A news story circulating this morning caught my eye as one of those opportunities to dialogue about real-life ethical issues and culture. This one is unfolding in New York City, where a 30-year-old art teacher at an elementary school in the Bronx has been pretty straightforward in an article she wrote for the Huffington Post about her past as a “sex worker.” Not surprisingly, people are upset and there is a growing debate raging about whether or not she should have been hired to teach young kids in the first place.
This morning, I quickly read the article penned by Melissa Petro for the Huffington Post, along with a report from the New York Daily News on the story. While I’ll reserve more in-depth comment until a later time when I know more about Petro and the context of her remarks, there are some initial reactions I have.
As a Dad, I’m very concerned about the character of the people who teach my kids in school. Sure, Petro says the experience left her “spiritually bankrupt.” I’d love to know more about what that means to her, along with what she’s done to remedy that spiritual bankruptcy. Depending on what that means, she could teach kids some amazing lessons that might just save them from adopting dangerous beliefs or making horrible decisions of their own later in life. Those who have been there and done that can issue powerful and credible warnings.
Of even greater concern might be Petro’s foundational beliefs about human rights and authority. I know that my life is not my own and that I answer to someone much higher than myself or any philosophical life foundations that I could ever dream up on my own, adopt, or feel good about. I always hope and pray that my kids are around people who do the same, so that they are better equipped to converse, love on, work with, play with, and minister to those who think and live differently. Those are just some initial thoughts.
What I really want to encourage you to seize on is the timeliness of this story as it unfolds. I would sit down with your more mature kids and students and have them read the stories I’ve linked to, along with the countless others that are sure to flood the internet and airwaves over the coming days.

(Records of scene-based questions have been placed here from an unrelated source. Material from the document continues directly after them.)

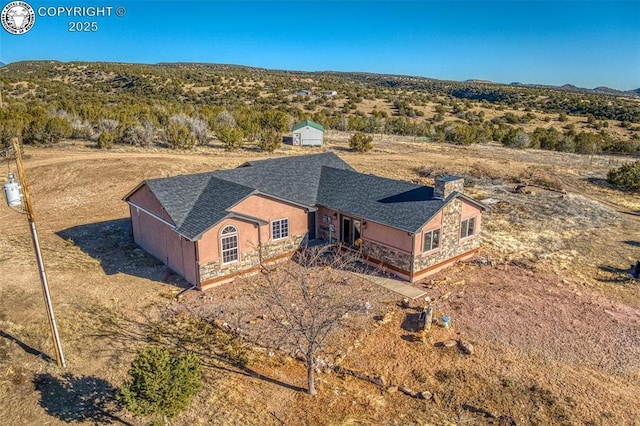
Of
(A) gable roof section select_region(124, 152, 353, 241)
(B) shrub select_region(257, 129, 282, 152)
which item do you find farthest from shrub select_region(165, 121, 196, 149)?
(A) gable roof section select_region(124, 152, 353, 241)

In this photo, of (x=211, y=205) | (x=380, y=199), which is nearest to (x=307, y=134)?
(x=380, y=199)

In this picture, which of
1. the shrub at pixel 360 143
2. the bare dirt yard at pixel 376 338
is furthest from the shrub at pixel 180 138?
the bare dirt yard at pixel 376 338

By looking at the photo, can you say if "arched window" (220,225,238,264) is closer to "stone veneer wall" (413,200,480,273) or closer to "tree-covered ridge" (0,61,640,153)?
"stone veneer wall" (413,200,480,273)

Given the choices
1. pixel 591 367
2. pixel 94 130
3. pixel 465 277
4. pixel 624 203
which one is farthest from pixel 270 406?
pixel 94 130

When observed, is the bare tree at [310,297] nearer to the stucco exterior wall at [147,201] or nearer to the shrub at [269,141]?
the stucco exterior wall at [147,201]

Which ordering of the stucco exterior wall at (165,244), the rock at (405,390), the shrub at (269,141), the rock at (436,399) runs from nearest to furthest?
the rock at (436,399) < the rock at (405,390) < the stucco exterior wall at (165,244) < the shrub at (269,141)

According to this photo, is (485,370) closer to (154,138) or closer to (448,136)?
(154,138)

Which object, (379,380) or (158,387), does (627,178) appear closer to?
(379,380)
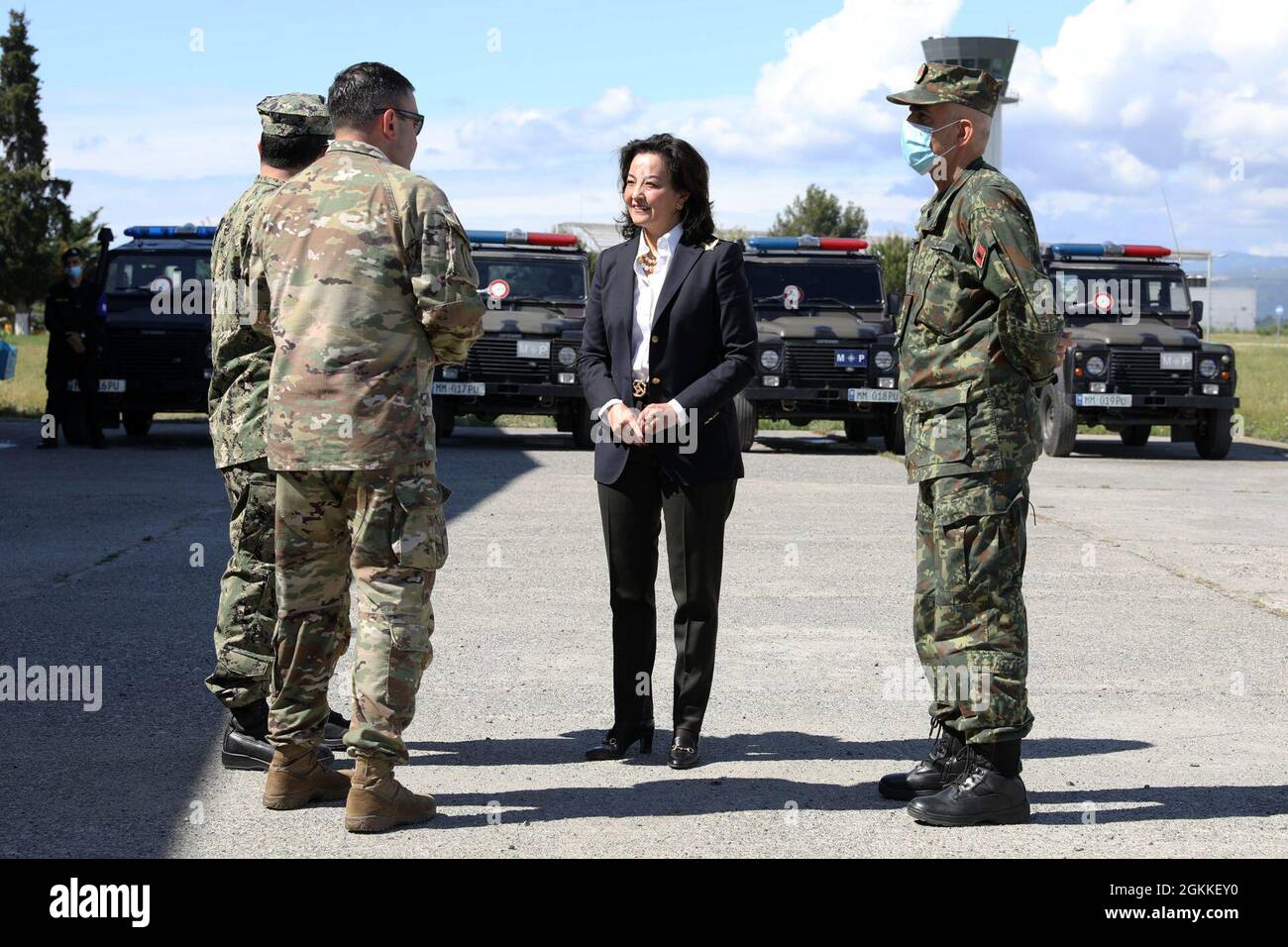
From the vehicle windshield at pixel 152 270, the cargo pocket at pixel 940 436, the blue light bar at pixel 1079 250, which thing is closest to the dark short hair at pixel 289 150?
the cargo pocket at pixel 940 436

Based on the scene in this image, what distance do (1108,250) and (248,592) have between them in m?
15.3

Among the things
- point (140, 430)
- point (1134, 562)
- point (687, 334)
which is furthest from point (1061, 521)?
point (140, 430)

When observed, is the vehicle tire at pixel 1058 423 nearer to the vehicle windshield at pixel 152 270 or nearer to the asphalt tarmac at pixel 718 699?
the asphalt tarmac at pixel 718 699

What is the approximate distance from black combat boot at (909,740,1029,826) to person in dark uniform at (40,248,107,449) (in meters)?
13.5

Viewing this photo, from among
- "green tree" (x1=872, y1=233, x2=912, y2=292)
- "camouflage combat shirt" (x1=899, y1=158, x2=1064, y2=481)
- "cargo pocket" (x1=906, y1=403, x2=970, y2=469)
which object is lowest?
"cargo pocket" (x1=906, y1=403, x2=970, y2=469)

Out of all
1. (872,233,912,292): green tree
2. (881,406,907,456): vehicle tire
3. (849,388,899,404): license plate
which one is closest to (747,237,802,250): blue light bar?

Ask them what they think about Petro, the school, the hiring of her as a teacher, the reaction of the school’s parents, etc. What a great window into how your kids are thinking and what they believe. Remember, listen hard. . . but follow that up with some clear guidance and direction . . . . guidance and direction that comes from that someone much higher than ourselves and the revealed Word that that someone has graciously given to us.
I’d love to know where your conversations on this one go. What do you think?